▶ **Stated problem**:
Collect every line of the data below that contains the word "between", and copy each one in full.

▶ **Records supplied**:
────────
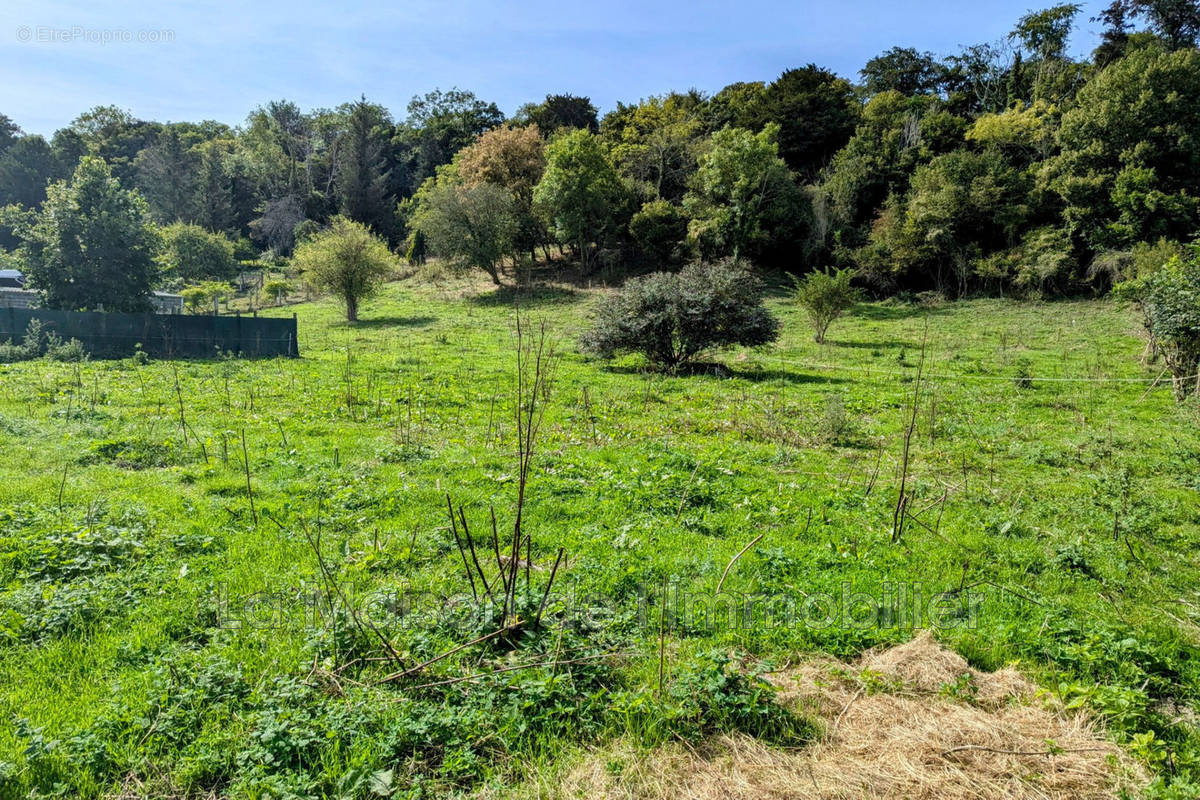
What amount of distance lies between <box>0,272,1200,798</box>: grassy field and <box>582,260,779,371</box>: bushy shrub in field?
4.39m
────────
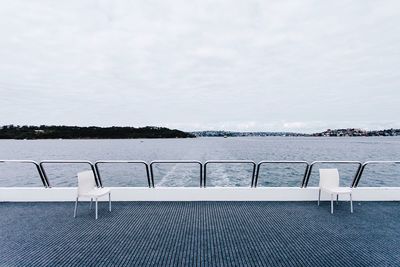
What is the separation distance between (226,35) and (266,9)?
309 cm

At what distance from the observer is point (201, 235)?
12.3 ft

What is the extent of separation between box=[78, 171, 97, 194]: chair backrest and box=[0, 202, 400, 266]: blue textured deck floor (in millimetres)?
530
────────
▶ **Full response**:
What amount of distance lies between <box>0,272,1200,798</box>: grassy field and <box>582,260,779,371</box>: bushy shrub in field?
What is the separation distance between (226,35) and (266,9)?
What is the extent of separation between box=[78, 171, 97, 194]: chair backrest and box=[0, 202, 400, 266]: blue textured deck floor (in millimetres)?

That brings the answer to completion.